75% Hydration Same-Day Country Loaf

The pain de campagne approach: not pure white, not aggressively whole-grain, but a balanced mix that bakes into something with depth. Slightly tangier than a plain loaf, slightly sweeter than pure sourdough, and a workhorse for the kitchen.

Total time

5 hours

Active

60 minutes

Hydration

75%

Difficulty

⌬⌬⌬

At 75%, you get real artisan crumb without fighting the dough. It's wet enough for visible holes in the cut loaf, dry enough that you can shape it on a lightly floured counter without the dough sticking to everything.
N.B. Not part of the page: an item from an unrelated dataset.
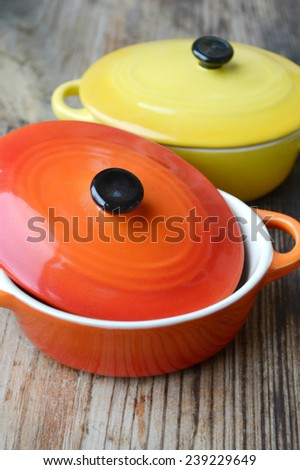 Two little colorful cooking pots for julienne - stock photo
Same-day means start to finish in roughly four to six hours. The recipe leans on commercial yeast at a higher percentage and a warm bulk fermentation. You won't get cold-ferment depth, but the loaf is on the table the day you decide to bake.

Ingredients

1000g total dough. Yields 1 country loaf, ~900g baked.

Ingredient Grams Baker's %
Bread flour 381 g 75%
Whole wheat flour 127 g 25%
Water 381 g 75%
Salt 10.2 g 2%
Active sourdough starter (100% hydration) 101.6 g 20%

Schedule

  1. Hour 0
    Mix flour, water, yeast. Autolyse 20 minutes.
  2. Hour 0:20
    Add salt, mix until smooth.
  3. Hour 0:30
    First fold.
  4. Hour 1:00
    Second fold.
  5. Hour 1:30
    Third fold.
  6. Hour 2:00
    Bulk ferment until visibly puffy.
  7. Hour 3:30
    Final shape into a boule, proof in a floured banneton 45-60 minutes.
  8. Hour 5:00
    Score the loaf. Bake at 475°F covered for 25 minutes, then uncovered for 20 more minutes.

Method tips for this style

Hydrate the whole-grain portion separately for 30 minutes before adding the white flour. The whole grains absorb water more slowly, and pre-soaking them gives a more even final hydration in the dough.